Notwithstanding the Target Market Assessment, distributors should note that: the price of the shares may decline and investors could lose all or part of their investment; the shares offer no guaranteed income and no capital protection; and an investment in the shares is compatible only with investors who do not need a guaranteed income or capital protection, who (either alone or in conjunction with an appropriate financial or other adviser) are capable of evaluating the merits and risks of such an investment and who have sufficient resources to be able to bear any losses that may result therefrom. The Target Market Assessment is without prejudice to the requirements of any contractual, legal or regulatory selling restrictions in relation to the Initial Issue or any subsequent placing.

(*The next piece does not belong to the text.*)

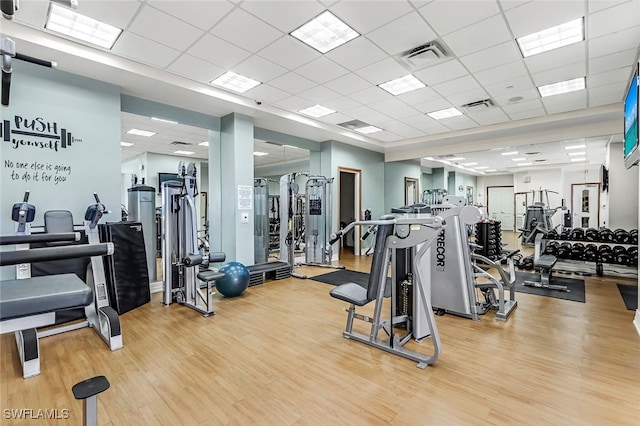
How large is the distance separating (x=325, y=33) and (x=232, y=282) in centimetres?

Furthermore, it is noted that, notwithstanding the Target Market Assessment, Shore Capital will only procure investors who meet the criteria of professional clients and eligible counterparties.
For the avoidance of doubt, the Target Market Assessment does not constitute: (i) an assessment of suitability or appropriateness for the purposes of the FCA PROD3 Rules; or (ii) a recommendation to any investor or group of investors to invest in, or purchase, or take any other action whatsoever with respect to the shares.
Each Distributor is responsible for undertaking its own target market assessment in respect of the shares and determining appropriate distribution channels.
PRIIPs Regulation
In accordance with the UK version of the EU PRIIPs Regulation (1286/2014) which is part of UK law by virtue of the European Union (Withdrawal) Act 2018, as amended and supplemented from time to time (the “UK PRIIPS Laws“), a key information document in respect of an investment in the shares will be prepared by the Distributor and made available to investors at www.tlenergyimpact.com. Accordingly, if you are distributing shares, it is your responsibility to ensure that the key information document is provided to any relevant clients.